恐れ

自分の腕の中で力なく気を失っている少女。いつも血色の良い頬は血の気を失い、淡く鮮やかに色づいていた唇はひび割れ血がこびり付き紫色に染まっていた。大きな黒曜石なような瞳は硬く閉じられている。
鬼になってからあれ程までの激情が湧き上がったのは初めてだった。
血みどろになり横たわっている花純を見た瞬間、目の前が真っ赤に染まった。

外に出ていた黒死牟は突然香った、馴染みのある血の匂いに表情を変えた。
いつもなら静かに寝ている筈の彼女から血の匂いがするなどあり得ないからである。それも微量のものではない。黒死牟の鼻を刺激する香りは濃厚なものだった。

無造作に開け放たれている戸と、花純ではない一つの鬼の気配を察知する。
すぐさま中に入り、玄関で彼女を押し倒し、痛ぶり煩く喚いてる鬼を怒りのまま首を容赦なく刈り取った。

ぐったりと倒れている花純を抱き上げる為に小さな体を持ち上げる。しかし、それだけの動きだけでも痛みに顔を歪めた花純に眉を寄せた。もしかしたら、骨だけでなく内臓まで傷ついているかもしれない。
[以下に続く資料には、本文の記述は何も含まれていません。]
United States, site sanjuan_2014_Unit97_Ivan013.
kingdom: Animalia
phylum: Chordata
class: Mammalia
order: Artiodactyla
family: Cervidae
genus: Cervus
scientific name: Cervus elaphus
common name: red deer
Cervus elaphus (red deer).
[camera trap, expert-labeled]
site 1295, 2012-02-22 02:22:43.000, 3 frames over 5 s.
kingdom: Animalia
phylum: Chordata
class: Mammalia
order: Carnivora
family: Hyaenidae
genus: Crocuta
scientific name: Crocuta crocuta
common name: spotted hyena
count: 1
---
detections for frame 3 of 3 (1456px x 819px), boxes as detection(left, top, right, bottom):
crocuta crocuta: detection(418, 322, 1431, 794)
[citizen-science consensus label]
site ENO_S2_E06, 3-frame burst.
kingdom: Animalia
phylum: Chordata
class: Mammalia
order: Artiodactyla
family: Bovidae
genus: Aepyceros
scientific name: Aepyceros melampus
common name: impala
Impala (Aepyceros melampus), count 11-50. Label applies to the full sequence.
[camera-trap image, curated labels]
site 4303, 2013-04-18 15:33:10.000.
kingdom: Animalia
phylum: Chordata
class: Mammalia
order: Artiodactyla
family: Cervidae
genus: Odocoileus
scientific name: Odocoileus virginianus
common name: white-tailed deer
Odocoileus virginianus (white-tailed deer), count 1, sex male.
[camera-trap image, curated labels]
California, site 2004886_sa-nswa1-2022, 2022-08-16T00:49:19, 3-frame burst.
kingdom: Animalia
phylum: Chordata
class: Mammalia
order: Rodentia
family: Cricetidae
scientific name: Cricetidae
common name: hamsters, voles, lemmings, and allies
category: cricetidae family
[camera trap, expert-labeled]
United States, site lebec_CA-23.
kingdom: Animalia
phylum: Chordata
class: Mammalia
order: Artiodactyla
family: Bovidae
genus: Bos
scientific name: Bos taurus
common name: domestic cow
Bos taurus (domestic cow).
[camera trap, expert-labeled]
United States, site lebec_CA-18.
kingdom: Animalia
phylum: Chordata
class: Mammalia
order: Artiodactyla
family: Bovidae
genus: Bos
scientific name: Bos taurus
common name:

ぼんやりと虚な瞳で己を見上げる花純の頭をするりと撫でた。

「遅くなって…すまなかった」

ふるふると首を横に降り、襟元をぎゅと握り身を寄せてきた彼女の体を傷に触らぬようにと抱きしめる。
こわかった、小さく呟いた声が黒死牟の耳に届いた。

黒死牟自身、己から湧き上がる感情に戸惑っていた。ただ気紛れに拾ってきた娘。勝手に着いて来ただけの小さく脆い生き物。初めは、子供がどこで野垂れ死のうがどうでも良かった。
しかし、どうだろうか。この儚い生き物と共に過ごしていくうちに、とうに忘れていた筈の、失った筈のものが自分に戻ってきている事に気がついていた。

今腕の中で、苦しげにか細い呼吸をしている花純。気を失い力なく投げ出されている細い手足に、閉じられた瞳。
するりと、陶器のように滑らかな頬を撫でる。指先から伝わる彼女の体温は自分と同じくらい冷たかった。

死ぬのか。この少女は。

そう思った瞬間、脳裏に小さな体で必死に黒死牟の後ろを着いて周り、己に向ける屈託なに笑う無邪気な笑顔が脳裏に浮かんだ。救えぬのか。
このままこの少女の命の灯火が消えてしまえば、もう二度とその笑顔を見る事ができなくなる。舌ったらずで辿々しくも必死に自分の名前を呼ぶ花純の声が聞こえた気がした。
ざわり、と黒死牟の周りの空気が揺らいだ。

ああ。私は、この娘を失う事に恐怖しているのか。

ずっと、掴めそうで掴めない、理解出来ず不可解なものだったものが、ストン、と己の中に落ちてくる。
自分はこの小さな温もりを手放したくないのだ。

細く脆い小さな体がこれ以上冷えぬように自身の着物を巻き付け、大切な少女を腕に抱え黒死牟は夜の森を駆け抜けた。